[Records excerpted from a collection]
########

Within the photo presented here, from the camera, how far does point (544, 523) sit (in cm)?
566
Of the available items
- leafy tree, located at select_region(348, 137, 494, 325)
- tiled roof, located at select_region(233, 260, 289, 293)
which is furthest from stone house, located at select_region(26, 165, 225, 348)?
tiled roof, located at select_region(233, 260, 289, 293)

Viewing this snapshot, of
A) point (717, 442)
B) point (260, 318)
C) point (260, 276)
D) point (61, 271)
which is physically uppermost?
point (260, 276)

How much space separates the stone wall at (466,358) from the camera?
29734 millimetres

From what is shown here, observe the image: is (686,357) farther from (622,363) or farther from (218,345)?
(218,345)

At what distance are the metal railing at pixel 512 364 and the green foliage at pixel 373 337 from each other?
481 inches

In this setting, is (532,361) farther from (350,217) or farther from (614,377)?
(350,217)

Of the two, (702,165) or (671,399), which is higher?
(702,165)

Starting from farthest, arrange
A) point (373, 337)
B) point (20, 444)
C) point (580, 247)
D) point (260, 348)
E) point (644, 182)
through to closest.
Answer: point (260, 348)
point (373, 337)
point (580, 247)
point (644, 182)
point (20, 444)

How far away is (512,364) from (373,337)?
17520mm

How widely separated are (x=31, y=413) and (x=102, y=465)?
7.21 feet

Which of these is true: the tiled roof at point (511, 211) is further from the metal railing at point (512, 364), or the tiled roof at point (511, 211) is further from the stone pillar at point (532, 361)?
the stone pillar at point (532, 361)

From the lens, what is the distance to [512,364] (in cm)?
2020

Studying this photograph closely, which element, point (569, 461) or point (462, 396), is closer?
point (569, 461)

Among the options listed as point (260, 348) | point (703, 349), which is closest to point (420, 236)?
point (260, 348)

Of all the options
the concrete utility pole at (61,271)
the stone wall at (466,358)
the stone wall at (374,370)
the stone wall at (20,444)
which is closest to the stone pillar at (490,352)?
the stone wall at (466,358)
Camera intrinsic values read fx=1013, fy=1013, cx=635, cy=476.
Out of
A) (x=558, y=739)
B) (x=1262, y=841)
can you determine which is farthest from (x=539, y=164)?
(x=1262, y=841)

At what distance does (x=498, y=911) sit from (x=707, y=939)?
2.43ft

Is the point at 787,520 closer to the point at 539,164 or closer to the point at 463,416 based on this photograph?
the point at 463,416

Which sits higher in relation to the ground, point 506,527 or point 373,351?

########

_Your task_
Give all the entries again exactly; leave none out.

_Written reply_
Within the photo presented here, from the camera, how far does point (544, 523) sit (in cm)?
566
Of the available items
- leafy tree, located at select_region(348, 137, 494, 325)
- tiled roof, located at select_region(233, 260, 289, 293)
which is furthest from stone house, located at select_region(26, 165, 225, 348)?
tiled roof, located at select_region(233, 260, 289, 293)

Viewing this snapshot, of
A) point (717, 442)
B) point (260, 318)
C) point (260, 276)
D) point (61, 271)
which is physically uppermost?
point (260, 276)

How much space separates the stone wall at (466,358) from the camera?
29734 millimetres

From what is shown here, observe the image: is (686,357) farther from (622,363) or farther from (218,345)?
(218,345)

At what distance are the metal railing at pixel 512 364 and the green foliage at pixel 373 337 from each other?
481 inches

In this setting, is (532,361) farther from (350,217) or farther from (614,377)?
(350,217)

Of the two, (702,165) or (671,399), which is higher?
(702,165)

Starting from farthest, arrange
A) point (373, 337)
B) point (20, 444)
C) point (580, 247)
D) point (260, 348)
E) point (644, 182)
through to closest.
Answer: point (260, 348)
point (373, 337)
point (580, 247)
point (644, 182)
point (20, 444)

How far away is (512,364) from (373,337)?
17520mm

How widely separated are (x=31, y=413) and (x=102, y=465)?
7.21 feet

Which of these is true: the tiled roof at point (511, 211) is further from the metal railing at point (512, 364), or the tiled roof at point (511, 211) is further from the stone pillar at point (532, 361)?
the stone pillar at point (532, 361)

From the lens, what is the distance to [512,364] (in cm)?
2020

Studying this photograph closely, which element, point (569, 461) or point (462, 396), is closer?
point (569, 461)

Among the options listed as point (260, 348) | point (703, 349), which is closest to point (420, 236)?
point (260, 348)

Of all the options
the concrete utility pole at (61,271)
the stone wall at (466,358)
the stone wall at (374,370)
the stone wall at (20,444)
which is closest to the stone pillar at (490,352)?
the stone wall at (466,358)
Camera intrinsic values read fx=1013, fy=1013, cx=635, cy=476.
Out of
A) (x=558, y=739)
B) (x=1262, y=841)
can you determine which is farthest from (x=539, y=164)?
(x=1262, y=841)

At what distance does (x=498, y=911) sit from (x=707, y=939)?
2.43ft

Is the point at 787,520 closer to the point at 539,164 or closer to the point at 463,416 based on this photograph?
the point at 463,416

Which sits higher in relation to the ground, point 506,527 or point 373,351?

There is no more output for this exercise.